Measure 109: Psilocybin mushrooms explained

Published by Justin Horton on

Mushroom provided by Pixabay
Graphic by Peyton Manning / The Mainstream

Measure 109: Psilocybin mushrooms explained

Measure 109 just passed in Oregon, legalizing the usage of hallucinogenic psilocybin mushrooms and fungi for medical purposes on persons who are at least 21 years old. According to Ballotpedia, the Oregon Health Authority will create the psilocybin program and regulate it, under the advisory of an Oregon Psilocybin Advisory Board, and will be given two years to do it. Under their standards, clients will obtain and consume the mushrooms under the supervision of a facilitator after going through a preparation procedure.

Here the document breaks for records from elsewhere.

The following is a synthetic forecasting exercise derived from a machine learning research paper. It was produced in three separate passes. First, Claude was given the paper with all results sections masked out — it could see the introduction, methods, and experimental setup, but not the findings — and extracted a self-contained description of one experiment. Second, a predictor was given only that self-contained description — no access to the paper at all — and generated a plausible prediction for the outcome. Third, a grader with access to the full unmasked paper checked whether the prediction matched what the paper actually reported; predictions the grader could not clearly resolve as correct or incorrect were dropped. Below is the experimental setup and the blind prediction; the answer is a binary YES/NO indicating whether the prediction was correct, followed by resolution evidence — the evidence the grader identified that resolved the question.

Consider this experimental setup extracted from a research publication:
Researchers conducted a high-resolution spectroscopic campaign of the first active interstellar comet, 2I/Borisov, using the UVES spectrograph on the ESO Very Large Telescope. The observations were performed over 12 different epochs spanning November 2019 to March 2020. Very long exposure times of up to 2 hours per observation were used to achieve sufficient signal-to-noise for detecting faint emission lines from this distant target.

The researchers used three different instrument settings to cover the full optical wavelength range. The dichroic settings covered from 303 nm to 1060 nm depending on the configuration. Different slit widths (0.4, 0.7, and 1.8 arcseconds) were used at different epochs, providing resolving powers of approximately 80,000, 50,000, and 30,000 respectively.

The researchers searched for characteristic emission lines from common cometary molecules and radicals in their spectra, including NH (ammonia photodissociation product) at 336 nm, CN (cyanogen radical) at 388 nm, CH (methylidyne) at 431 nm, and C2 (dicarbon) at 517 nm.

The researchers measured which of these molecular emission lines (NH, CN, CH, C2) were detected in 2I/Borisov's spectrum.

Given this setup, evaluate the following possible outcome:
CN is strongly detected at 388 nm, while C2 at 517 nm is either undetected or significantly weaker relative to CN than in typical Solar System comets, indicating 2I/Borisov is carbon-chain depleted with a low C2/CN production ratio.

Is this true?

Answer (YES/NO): YES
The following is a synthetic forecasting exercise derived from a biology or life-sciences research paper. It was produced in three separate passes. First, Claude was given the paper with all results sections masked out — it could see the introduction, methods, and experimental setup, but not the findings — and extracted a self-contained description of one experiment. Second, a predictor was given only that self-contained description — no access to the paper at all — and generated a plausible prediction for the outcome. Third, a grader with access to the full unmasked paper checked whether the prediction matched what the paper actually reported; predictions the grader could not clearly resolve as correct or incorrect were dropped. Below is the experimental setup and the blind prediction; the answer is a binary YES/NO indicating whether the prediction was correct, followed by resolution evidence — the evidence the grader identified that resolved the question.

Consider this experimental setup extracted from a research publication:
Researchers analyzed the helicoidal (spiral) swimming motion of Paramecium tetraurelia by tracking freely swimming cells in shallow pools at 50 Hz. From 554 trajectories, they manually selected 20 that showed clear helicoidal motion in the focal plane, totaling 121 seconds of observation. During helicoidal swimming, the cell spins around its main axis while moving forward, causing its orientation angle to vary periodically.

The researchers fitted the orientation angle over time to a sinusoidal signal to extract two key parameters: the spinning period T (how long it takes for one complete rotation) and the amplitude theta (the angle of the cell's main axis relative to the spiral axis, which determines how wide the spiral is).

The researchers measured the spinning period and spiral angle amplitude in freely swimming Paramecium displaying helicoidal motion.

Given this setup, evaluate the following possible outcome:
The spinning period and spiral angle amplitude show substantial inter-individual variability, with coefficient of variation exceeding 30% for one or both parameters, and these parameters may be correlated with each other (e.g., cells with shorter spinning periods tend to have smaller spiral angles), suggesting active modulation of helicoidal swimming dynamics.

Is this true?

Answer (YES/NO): YES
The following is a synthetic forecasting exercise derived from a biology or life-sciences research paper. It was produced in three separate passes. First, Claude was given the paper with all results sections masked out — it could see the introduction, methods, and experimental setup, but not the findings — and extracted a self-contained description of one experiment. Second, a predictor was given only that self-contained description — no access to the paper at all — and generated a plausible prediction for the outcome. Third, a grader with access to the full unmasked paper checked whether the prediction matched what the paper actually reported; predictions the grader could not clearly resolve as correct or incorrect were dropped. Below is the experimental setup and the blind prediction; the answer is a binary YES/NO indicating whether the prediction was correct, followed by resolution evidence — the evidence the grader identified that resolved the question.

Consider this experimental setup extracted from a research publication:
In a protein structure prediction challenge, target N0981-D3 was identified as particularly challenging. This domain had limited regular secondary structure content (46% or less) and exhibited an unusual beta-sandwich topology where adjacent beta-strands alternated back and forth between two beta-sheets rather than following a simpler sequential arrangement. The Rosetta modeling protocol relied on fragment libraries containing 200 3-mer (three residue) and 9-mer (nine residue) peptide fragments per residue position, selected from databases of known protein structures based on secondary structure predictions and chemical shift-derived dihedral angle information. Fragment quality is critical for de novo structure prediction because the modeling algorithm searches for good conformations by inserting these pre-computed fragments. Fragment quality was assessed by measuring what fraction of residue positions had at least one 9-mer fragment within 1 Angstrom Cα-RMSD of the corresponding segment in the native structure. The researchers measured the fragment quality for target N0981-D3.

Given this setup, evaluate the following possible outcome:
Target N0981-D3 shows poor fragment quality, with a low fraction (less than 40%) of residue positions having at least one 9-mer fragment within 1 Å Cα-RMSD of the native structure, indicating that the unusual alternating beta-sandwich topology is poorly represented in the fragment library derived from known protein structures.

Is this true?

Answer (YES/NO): YES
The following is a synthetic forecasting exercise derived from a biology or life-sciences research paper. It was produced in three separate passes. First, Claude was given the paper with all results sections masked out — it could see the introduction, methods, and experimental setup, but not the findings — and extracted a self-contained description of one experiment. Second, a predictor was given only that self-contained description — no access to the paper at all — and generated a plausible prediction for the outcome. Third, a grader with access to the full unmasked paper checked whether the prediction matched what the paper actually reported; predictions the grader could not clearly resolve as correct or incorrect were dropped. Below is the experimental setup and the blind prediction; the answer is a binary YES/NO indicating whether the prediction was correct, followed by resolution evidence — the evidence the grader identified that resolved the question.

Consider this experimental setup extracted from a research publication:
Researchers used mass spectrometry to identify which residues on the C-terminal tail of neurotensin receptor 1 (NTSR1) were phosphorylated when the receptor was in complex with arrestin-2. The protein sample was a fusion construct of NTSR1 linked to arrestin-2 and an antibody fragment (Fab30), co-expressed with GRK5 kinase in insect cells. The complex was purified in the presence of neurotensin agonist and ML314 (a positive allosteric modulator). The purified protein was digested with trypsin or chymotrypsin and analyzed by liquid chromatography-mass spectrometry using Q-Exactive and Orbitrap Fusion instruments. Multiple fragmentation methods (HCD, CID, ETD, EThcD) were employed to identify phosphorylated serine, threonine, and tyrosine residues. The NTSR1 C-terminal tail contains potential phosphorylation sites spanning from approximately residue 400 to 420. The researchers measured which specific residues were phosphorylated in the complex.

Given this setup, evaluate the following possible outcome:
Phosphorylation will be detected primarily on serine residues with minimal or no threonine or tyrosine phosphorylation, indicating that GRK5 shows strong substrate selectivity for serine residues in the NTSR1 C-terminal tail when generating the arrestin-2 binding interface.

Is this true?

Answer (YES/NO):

Photo provided by Hans Braxmeier, Pixabay

But what exactly are psilocybin mushrooms? Are they dangerous, or are they harmless? Is there actual evidence to suggest these fungi can be medically relevant, or is it mostly conjecture?

According to Jeremy Daniel and Margaret Haberman in their study “Clinical Potential of Psilocybin as a Treatment for Mental Health Conditions,” the definition is “psilocybin, a classic hallucinogen, is a chemical produced by more than 100 species of mushrooms worldwide. It has high affinity for several serotonin receptors, including 5-HT1A, 5-HT2A, and 5-HT2C, located in numerous areas of the brain, including the cerebral cortex and thalamus.” They studied the effects of these mushrooms in treatment for depression, anxiety, obsessive-compulsive disorder, alcohol misuse, and tobacco misuse.

Daniel and Haberman explain that these mushrooms can be cultivated in a lab, and those farmed in a lab are typically about 10 times more potent than those found in the wild. These mushrooms are very similar to lysergic acid diethylamide, more commonly known as LSD and mescaline, due to possessing similar chemical structures. They both travel down serotonergic pathways.

Pros and Cons of mushrooms
Graphic by Peyton Manning / The Mainstream

In an article for Journal of Psychopharmacology, Studerus, Kometer, Hasler and Vollenweider did eight studies of about 110 people in order to test whether these mushrooms are safe for human consumption. According to them, “Short- and long-term safety was evaluated, and there was no indication of increased drug abuse, persisting perception disorders, prolonged psychosis, or other long-term deficits in functioning. The number of adverse reactions from psilocybin was few in number, resolved quickly, and was mostly associated with the highest doses of psilocybin. The subjects were followed for 8 to 16 months post psilocybin administration and exhibited no long-term negative side effects.”

Hendricks, Johnson, and Griffiths, also for Journal of Psychopharmacology, published their own study that showed psilocybin is useful for reducing suicidal ideas, depression and anxiety: “The patients had significantly increased ratings of positive attitudes, moods, social effects, and behavior with the psilocybin sessions compared to the methylphenidate sessions.” The study showed, “The 14-month follow-up showed no evidence of adverse effects due to psilocybin exposure based on patient review.”

However, the usage of these mushrooms is not entirely without their adverse effects. Archives of General Psychiatry had a publication by Grob, Danforth, Chopra, Hagerty, McKay, Halberstadt and Greer that showed patients with high levels of anxiety and/or some kind of anxiety disorder experienced heightened blood pressure and a faster heart rate a couple of hours after being administered the mushrooms, but they also experienced a reduced level of anxiety one to three months later.

Overall, many studies have found that these mushrooms are very helpful in reducing less-than-ideal moods and behavior, including anxiety and depression. These same studies also show that the mushrooms have little adverse effects, both long-term and short-term. However, anything can be abused; mushrooms are no exception. Does Measure 109 do anything to help prevent these drugs from being misused?

Ballotpedia claims that no other state has decriminalized mushrooms yet, and they are still illegal under federal law. Measure 109 states that although they can be administered in licensed service centers, they are still illegal to possess and consume outside of these service centers. Measure 110, which was also passed, does say that this is no longer above a Class-E violation or about a $100 fine. The website states that, while mushrooms are not legal under other state laws yet, some other states have lowered the penalties of being caught with them. Denver, Colorado approved Initiated Ordinance 301 in 2019, which made possession of these the lowest law enforcement penalty and forbade the city from spending funds on enforcing their related penalties. Two cities in California, Oakland and Santa Cruz, and one city in Michigan, Ann Arbor, have legalized the drugs not through state law but local ordinances. Washington, D.C. decided in November of this year to treat possession of these mushrooms as the lowest possible law enforcement priority. While the legalization of these mushrooms may currently only be an Oregon decision, it seems that Oregon is not the only state thinking about it. Most of the evidence seems to point that these mushrooms do a lot of good, and as long as they’re regulated and managed responsibly, they may help a lot of people that need it.